→ **REQUIRED TASKS**:
1 > According to the Redis and Memcached notes, what is the maximum number of nodes a Memcached cluster can have?
2 > Print a passage from the Redis and Memcached notes, starting at the words "Redis use cases - Recommendation" and stopping after "session data store)".
3 > Go on writing the Redis and Memcached notes from the point where they end.

→ **EXCERPTED PASSAGE**:

Redis use cases - Gaming Leaderboards


  • Use Redis sorted sets - automatically stores data sorted
  • Example - top 10 scores for a game


Redis use cases - Pub/sub messaging or queues 

Redis use cases - Recommendation Data


  • Uses INCR or DECR in Redis
  • Using Redis hashes, you can maintain a list of who liked / disliked a product


Memcached Overview


  • Simple in-memory key-value store with sub-millisecond latency
  • Automatic detection and recovery from cache node failures
  • Typical applications
    • Session store (persistent as well as transient session data store)
    • DB query results caching (relational or NoSQL DBs - RDS / DynamoDB etc.)
    • Webpage caching
    • API caching
    • Object caching (images/files/metadata)
  • Well suited for web / mobile apps, gaming, IoT, ad-tech, and e-commerce

Memcached Architecture


  • Memchached cluster is generally placed in private subnet
  • Accessed from EC2 instance placed in a public subnet in a VPC
  • Allows access only from EC2 network (apps should be hosted on whitelisted EC2 instances)
  • Whitelist using security groups
  • Up to 20 nodes per cluster
  • Data is distributed across the available nodes
  • Replicas are not supported
  • Node failure = data loss
  • Nodes can be deployed as Multi-AZ (to reduce data loss)

Memcached Auto Discovery


  • Allows client to automatically identify nodes in your Memcached cluster
  • No need to manually connect to individual nodes
  • Simply connect to any one node (using configuration endpoint) and retrieve a list of all other nodes
  • The metadat (list of all nodes) get s updated dynamically as you add/remove nodes
  • Node failures are automatically detected, and nodes get replaced
  • Enabled by default (you must use Auto Discovery capable client)

→ **PROVIDED MATERIAL**:
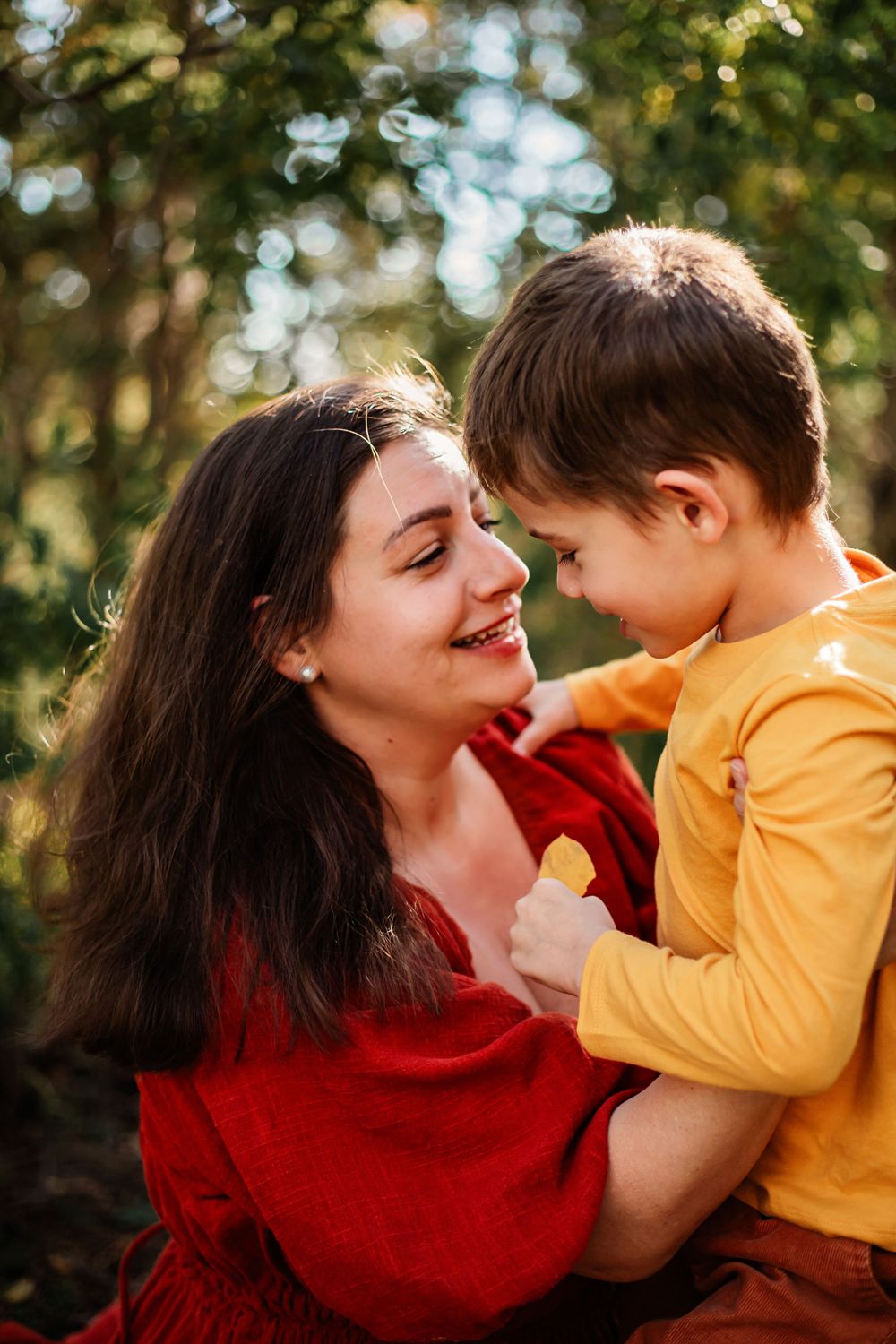 Tender moment captured outdoors with autumn trees in background.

→ **RESULTS FOR EACH TASK**:
1 > Up to 20 nodes per cluster.

2 >
Redis use cases - Recommendation Data


  • Uses INCR or DECR in Redis
  • Using Redis hashes, you can maintain a list of who liked / disliked a product


Memcached Overview


  • Simple in-memory key-value store with sub-millisecond latency
  • Automatic detection and recovery from cache node failures
  • Typical applications
    • Session store (persistent as well as transient session data store)

3 >
Memcached Scaling


  • Vertical scaling not supported
    • can resize by creating a new cluster and migrating your application
  • Horizontal scaling
    • allows you to partition your data across multiple nodes
    • up to 20 nodes per cluster and 100 nodes per region (soft limit)
    • no need to change endpoints post scaling (if you use auto-discovery)
    • must re-map at least some of your keyspace post scaling (evently spread cache keys across all nodes)



Choosing between Redis and Memcached


Redis Memcached
Sub-millisecond latency Sub-millisecond latency
Supports complex data types (sorted sets, hashes, bitmaps, hyperloglog, geosparial index) Support only simple data types (string, objects)
Multi AZ with Auto-Failover, supports sharding Multi-node for sharding
Read Replicas for scalability and HA Non persistent
Data durability using AOF persistence No backup and restore
Backup and restore features Multi-threaded architecture


ElastiCache Security - Encryption


  • Memcached does not support encryption
  • Encryption at rest. for Redis (using KMS)
  • Encryption in-transit for Redis (using TLS/SSL)
    • Between server and client
    • Is an optional feature
    • Can have some performance impact
    • Supports encrypted replication
  • Redis snapshots in S3 use S3's encryption capabilities


ElastiCache Security - Auth and Access Control


  • Authentication into the cache
    • Redis AUTH - server can authenticate the clients (requires SSL/TLS enabled)
    • Server Authentication - clients can authenticate that they are connecting to the right server
  • IAM
    • IAM policies can be used for AWS API-level security (create cache, update cache etc.)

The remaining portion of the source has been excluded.